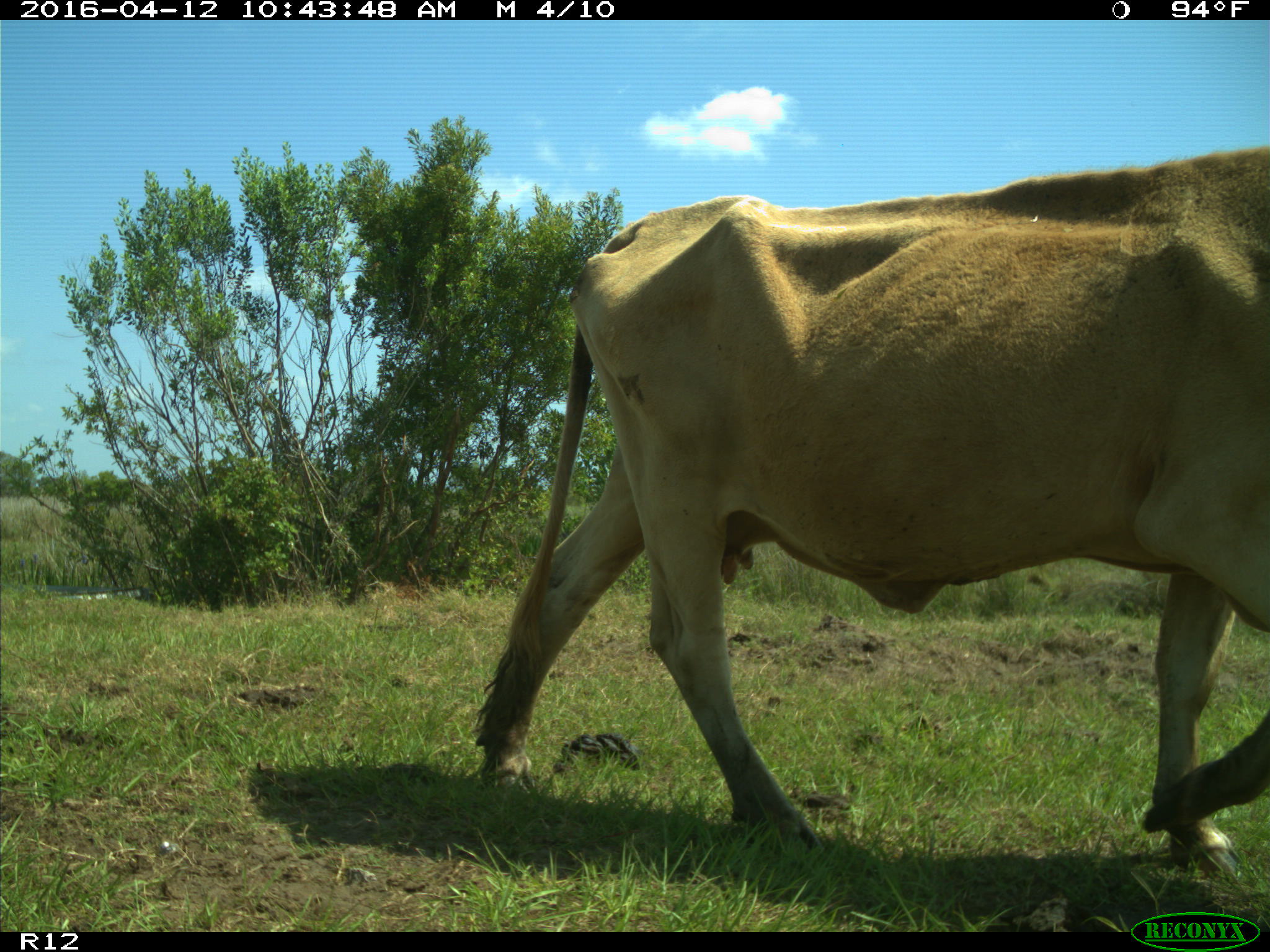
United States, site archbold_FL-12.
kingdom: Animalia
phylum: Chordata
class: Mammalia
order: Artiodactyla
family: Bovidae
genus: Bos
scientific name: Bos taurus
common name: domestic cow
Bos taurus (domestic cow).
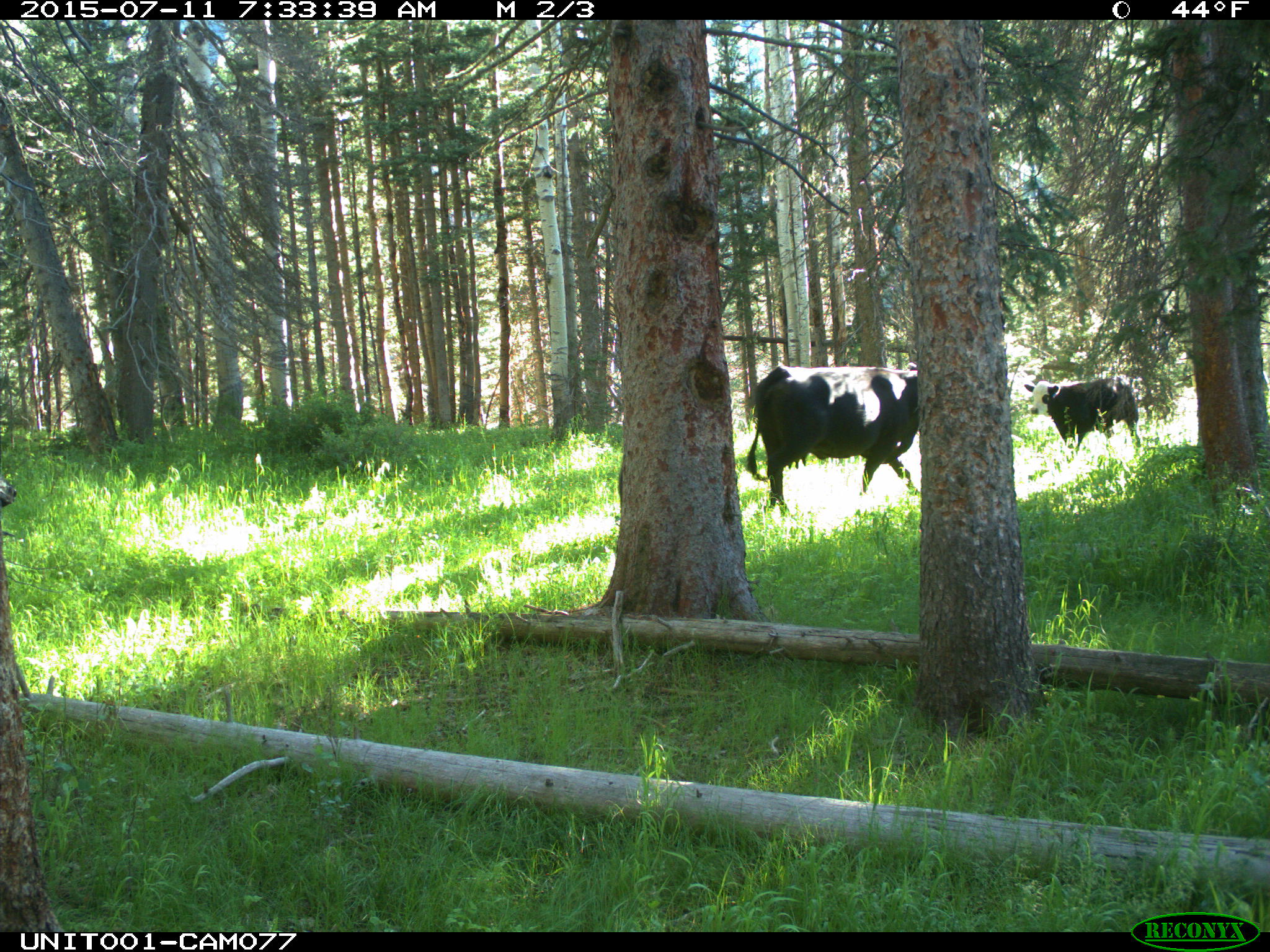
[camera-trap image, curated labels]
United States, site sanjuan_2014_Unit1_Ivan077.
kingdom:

==

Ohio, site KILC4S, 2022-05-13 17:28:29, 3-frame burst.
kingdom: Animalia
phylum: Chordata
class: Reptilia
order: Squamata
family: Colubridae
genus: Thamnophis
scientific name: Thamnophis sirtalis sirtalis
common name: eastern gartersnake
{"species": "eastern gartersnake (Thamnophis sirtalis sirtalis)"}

What is expected: Only lines that include "United" belong in the answer; return them from the entries above.

Solution:
United States, site archbold_FL-12.
United States, site sanjuan_2014_Unit1_Ivan077.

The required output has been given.